==== SUPPLIED TEXT
Nonprofit CEO addresses illiteracy crisis in America

Nonprofit CEO addresses illiteracy crisis in America

Pamela Good said 67% of students are behind in literacy. Alessia Sandala | Collegian

Sixty-seven percent of Hillsdale County students are falling behind in literacy, according to Pamela Good, the co-founder and CEO of the literacy nonprofit Beyond Basics.

“This is the reason that we are 41st in the world: they pulled the plug on teaching kids how to decode words in the early 1980s,” Good said.

In a lecture April 15, Good said the goal of Beyond Basics is to help students learn how to read at the appropriate grade level through the Gold Star Standard to Reading Proficiency, which involves individualized assessments, daily tutoring, and a phonics-based curriculum.

“During the school day, they give us a room to run our programs, and we send tutors to that school every day to work,” Good said. “The kids are in the school, and we pull them into the room. It’s like a little assembly line. I say our secret sauce is logistics more than it is curriculum.”

For years, schools focused on teaching students using a “whole word method,” a process where students were taught to memorize individual words rather than sounds or letters, which Good said harmed students more than anything else.
========
### REQUIRED TASKS
a - In the literacy article, what does the Gold Star Standard to Reading Proficiency involve?
b - Extend the article on the literacy nonprofit, picking up right after its final sentence.
==== SUPPLIED DATA
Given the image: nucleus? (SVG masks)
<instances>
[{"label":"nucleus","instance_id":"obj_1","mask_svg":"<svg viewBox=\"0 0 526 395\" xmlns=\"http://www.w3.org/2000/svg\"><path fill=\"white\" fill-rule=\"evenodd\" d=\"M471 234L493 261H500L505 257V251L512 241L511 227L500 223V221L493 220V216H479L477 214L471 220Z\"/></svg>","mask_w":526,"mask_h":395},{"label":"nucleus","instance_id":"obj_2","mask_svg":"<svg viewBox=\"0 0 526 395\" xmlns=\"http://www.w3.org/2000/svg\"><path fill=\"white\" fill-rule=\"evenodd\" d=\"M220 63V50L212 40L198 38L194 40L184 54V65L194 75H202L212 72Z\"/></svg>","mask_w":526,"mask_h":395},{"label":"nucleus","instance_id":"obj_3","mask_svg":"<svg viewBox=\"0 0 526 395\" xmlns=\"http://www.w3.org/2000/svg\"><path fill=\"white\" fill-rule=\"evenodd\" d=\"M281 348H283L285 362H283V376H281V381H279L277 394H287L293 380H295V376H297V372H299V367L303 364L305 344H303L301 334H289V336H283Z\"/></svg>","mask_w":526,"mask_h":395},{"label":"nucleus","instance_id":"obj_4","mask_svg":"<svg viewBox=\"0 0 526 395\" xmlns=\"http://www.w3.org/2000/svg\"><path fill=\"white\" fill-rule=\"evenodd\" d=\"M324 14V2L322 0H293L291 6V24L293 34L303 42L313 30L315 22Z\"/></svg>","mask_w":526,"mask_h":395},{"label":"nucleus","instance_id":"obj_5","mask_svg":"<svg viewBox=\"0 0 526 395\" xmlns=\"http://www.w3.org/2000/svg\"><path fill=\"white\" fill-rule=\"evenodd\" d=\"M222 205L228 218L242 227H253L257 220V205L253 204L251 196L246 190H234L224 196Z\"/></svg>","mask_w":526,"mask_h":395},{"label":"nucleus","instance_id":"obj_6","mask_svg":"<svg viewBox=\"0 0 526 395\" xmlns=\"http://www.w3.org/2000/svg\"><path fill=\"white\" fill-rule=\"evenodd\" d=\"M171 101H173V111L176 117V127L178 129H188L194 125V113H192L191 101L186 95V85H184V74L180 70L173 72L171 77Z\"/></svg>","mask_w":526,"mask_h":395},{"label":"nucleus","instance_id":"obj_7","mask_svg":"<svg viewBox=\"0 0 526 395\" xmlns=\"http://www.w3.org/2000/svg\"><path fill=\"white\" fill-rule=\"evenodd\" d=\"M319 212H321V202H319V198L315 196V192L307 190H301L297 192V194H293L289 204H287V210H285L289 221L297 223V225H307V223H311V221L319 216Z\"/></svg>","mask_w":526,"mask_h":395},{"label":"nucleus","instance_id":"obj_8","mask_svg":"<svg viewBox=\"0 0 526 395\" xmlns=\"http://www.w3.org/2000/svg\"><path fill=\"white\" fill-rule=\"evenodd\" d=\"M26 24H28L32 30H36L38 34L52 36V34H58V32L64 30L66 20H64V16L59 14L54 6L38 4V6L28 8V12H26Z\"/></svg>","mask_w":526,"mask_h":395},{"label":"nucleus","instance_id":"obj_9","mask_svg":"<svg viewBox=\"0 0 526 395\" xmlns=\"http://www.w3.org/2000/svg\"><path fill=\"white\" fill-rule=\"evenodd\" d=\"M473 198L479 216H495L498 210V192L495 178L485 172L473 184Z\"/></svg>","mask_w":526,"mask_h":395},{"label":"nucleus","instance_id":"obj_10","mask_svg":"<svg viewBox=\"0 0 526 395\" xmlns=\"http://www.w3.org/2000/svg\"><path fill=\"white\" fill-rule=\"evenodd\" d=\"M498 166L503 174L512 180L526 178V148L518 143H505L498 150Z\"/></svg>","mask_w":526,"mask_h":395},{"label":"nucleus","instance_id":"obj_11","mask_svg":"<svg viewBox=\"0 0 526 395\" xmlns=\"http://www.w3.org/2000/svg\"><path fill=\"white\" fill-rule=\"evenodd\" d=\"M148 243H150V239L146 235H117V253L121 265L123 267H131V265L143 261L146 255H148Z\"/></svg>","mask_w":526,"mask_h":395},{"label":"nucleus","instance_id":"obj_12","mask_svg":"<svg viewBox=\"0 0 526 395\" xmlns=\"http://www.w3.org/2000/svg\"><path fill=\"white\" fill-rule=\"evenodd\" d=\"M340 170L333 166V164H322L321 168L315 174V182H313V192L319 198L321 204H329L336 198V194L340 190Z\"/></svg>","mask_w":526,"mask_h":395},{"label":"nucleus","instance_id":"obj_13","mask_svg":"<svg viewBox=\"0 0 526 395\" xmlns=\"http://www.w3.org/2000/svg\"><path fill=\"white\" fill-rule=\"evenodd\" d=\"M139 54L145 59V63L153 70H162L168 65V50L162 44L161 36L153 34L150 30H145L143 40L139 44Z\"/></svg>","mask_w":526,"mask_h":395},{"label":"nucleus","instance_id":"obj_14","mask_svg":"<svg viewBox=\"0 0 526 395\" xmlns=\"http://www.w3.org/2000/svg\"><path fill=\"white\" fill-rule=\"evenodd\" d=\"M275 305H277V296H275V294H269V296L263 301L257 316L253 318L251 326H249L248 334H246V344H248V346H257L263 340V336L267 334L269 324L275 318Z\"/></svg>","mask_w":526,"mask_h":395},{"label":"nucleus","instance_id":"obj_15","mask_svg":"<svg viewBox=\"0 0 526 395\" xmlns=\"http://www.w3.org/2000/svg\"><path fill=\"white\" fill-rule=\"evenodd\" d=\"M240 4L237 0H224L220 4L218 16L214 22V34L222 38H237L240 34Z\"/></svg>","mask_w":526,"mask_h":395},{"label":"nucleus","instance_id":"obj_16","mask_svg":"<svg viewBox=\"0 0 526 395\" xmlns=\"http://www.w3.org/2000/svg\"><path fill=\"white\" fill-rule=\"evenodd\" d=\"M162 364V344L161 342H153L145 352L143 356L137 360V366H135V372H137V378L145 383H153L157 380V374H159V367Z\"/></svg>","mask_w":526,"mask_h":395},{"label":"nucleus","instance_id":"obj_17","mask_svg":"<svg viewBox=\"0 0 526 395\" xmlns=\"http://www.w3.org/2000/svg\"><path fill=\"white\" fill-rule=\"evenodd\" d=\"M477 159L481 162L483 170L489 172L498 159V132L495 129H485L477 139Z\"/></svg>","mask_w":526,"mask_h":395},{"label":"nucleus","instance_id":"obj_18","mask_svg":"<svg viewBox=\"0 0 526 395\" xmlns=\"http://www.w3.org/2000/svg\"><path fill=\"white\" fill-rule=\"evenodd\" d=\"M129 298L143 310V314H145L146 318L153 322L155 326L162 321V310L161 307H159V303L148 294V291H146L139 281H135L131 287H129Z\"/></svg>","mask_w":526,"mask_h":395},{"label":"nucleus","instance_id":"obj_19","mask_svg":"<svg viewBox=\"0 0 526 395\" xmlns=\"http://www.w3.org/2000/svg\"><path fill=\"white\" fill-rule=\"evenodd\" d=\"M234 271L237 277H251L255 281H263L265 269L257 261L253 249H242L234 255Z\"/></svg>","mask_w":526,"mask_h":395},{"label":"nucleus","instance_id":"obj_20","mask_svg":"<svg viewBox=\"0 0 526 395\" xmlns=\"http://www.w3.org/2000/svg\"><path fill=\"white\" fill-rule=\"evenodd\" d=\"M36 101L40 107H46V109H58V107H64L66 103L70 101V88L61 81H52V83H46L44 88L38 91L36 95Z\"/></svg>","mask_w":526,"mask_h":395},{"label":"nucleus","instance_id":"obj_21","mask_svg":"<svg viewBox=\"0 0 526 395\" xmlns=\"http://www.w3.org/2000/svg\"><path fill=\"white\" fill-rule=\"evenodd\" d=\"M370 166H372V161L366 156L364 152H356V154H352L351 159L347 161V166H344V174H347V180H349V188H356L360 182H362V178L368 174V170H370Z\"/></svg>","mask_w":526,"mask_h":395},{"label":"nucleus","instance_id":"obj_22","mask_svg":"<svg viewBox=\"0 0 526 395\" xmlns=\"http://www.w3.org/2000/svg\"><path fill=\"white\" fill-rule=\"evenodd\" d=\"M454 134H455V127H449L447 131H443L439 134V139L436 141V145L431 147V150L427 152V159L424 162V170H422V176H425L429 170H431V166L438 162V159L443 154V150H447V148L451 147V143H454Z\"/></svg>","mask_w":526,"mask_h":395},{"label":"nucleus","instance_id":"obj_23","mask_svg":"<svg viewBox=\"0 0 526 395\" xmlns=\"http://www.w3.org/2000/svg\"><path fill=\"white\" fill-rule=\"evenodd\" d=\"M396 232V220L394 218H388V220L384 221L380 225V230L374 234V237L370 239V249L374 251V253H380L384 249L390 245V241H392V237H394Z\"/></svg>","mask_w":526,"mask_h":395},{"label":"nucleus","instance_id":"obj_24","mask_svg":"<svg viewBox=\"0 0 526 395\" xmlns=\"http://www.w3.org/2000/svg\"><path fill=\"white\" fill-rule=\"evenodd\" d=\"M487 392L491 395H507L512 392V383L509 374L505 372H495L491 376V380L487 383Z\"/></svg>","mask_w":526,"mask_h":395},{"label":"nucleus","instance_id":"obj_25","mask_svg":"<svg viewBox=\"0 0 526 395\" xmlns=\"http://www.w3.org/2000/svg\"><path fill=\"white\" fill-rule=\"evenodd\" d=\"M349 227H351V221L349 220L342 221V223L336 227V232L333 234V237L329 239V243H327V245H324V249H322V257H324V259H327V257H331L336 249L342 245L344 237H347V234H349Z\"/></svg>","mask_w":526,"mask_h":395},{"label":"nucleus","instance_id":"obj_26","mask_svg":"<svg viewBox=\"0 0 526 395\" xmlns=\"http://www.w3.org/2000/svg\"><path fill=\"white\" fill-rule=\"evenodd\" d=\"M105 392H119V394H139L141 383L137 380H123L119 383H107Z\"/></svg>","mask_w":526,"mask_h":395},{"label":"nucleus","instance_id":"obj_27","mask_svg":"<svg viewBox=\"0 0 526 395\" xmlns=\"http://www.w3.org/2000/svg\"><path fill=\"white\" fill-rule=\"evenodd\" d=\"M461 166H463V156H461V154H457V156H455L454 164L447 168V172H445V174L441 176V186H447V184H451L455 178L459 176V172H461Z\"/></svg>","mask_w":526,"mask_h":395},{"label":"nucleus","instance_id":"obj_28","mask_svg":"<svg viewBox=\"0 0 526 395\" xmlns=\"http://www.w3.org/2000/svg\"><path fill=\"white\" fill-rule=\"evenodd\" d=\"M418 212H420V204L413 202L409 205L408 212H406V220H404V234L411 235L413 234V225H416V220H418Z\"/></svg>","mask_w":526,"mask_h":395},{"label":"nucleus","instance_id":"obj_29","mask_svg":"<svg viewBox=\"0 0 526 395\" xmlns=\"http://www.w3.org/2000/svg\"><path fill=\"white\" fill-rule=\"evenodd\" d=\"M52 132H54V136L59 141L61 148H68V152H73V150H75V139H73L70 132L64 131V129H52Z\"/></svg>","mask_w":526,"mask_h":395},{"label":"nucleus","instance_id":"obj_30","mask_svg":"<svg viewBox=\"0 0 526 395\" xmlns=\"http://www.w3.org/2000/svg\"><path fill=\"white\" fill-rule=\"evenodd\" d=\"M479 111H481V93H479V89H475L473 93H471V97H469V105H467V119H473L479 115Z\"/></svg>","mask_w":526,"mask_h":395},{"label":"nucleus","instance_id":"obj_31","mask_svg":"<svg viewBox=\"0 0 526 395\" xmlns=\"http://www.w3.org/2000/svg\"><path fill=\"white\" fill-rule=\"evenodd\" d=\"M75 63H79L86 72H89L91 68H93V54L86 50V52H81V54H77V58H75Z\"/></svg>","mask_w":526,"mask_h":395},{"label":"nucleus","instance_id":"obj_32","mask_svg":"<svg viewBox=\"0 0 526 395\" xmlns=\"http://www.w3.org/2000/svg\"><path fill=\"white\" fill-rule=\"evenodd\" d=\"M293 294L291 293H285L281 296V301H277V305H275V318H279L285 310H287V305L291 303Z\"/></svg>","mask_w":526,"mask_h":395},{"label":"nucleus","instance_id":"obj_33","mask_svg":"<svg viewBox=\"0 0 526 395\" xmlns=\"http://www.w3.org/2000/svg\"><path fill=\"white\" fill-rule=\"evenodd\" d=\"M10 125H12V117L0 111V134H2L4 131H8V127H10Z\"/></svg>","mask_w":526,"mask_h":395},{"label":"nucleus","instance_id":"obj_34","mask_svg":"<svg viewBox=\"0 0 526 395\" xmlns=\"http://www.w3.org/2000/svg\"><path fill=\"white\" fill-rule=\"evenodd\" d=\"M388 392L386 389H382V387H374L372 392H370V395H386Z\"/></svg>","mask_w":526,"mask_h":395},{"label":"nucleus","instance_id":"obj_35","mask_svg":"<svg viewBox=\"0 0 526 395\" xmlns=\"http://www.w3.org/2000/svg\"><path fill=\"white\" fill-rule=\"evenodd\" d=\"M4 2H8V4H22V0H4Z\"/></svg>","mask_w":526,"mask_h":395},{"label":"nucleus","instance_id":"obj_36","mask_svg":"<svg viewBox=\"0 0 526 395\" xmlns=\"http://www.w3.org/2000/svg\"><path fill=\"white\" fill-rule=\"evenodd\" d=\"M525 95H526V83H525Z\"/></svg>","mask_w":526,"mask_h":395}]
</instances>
========
### RESPONSES PER TASK
a - Individualized assessments, daily tutoring, and a phonics-based curriculum.

b -
“You had new crops of teachers coming into education in those first couple decades — I would say that it was embraced in a very widespread way in the ’90s,” Good said. “We have two decades of kids that have poured out at this point and have not been helped by it.”

While most schools have moved away from the whole word method, Good said students are still struggling, especially after COVID-19. 

Federal and state governments, according to Good, have also fueled the problem by giving funds to schools without ensuring students are learning.

“It’s not that handing out money is bad,” Good said. “Handing out money when you don’t know whether or not it’s actually accomplishing the intention is wrong. It just is. It means we’re sending illiterate kids out there.”

Katie Nienstedt, senior director at Beyond Basics, said children often do not learn to read when they should in K-3 but move on to the next grade level anyway.

“In a traditional setting, teachers teach kids to read kindergarten through third grade,” Nienstedt said. “After K–3, the expectation is that you know how to read. We say you are supposed to learn to read K–3 and then read to learn from fourth on.”

Junior Katie Crain said the work of Beyond Basics is important because education has the power to change the lives of students.

“Illiteracy is truly one of the most pressing national crises of our day. With well over half of our nation’s 8th graders below reading level, our education system has been killing the futures of our children for the past two decades,” Crain said.

The key to ensuring students are learning is to make sure states are held accountable for the success of students and to reach students when and where they are most likely to learn, according to Good.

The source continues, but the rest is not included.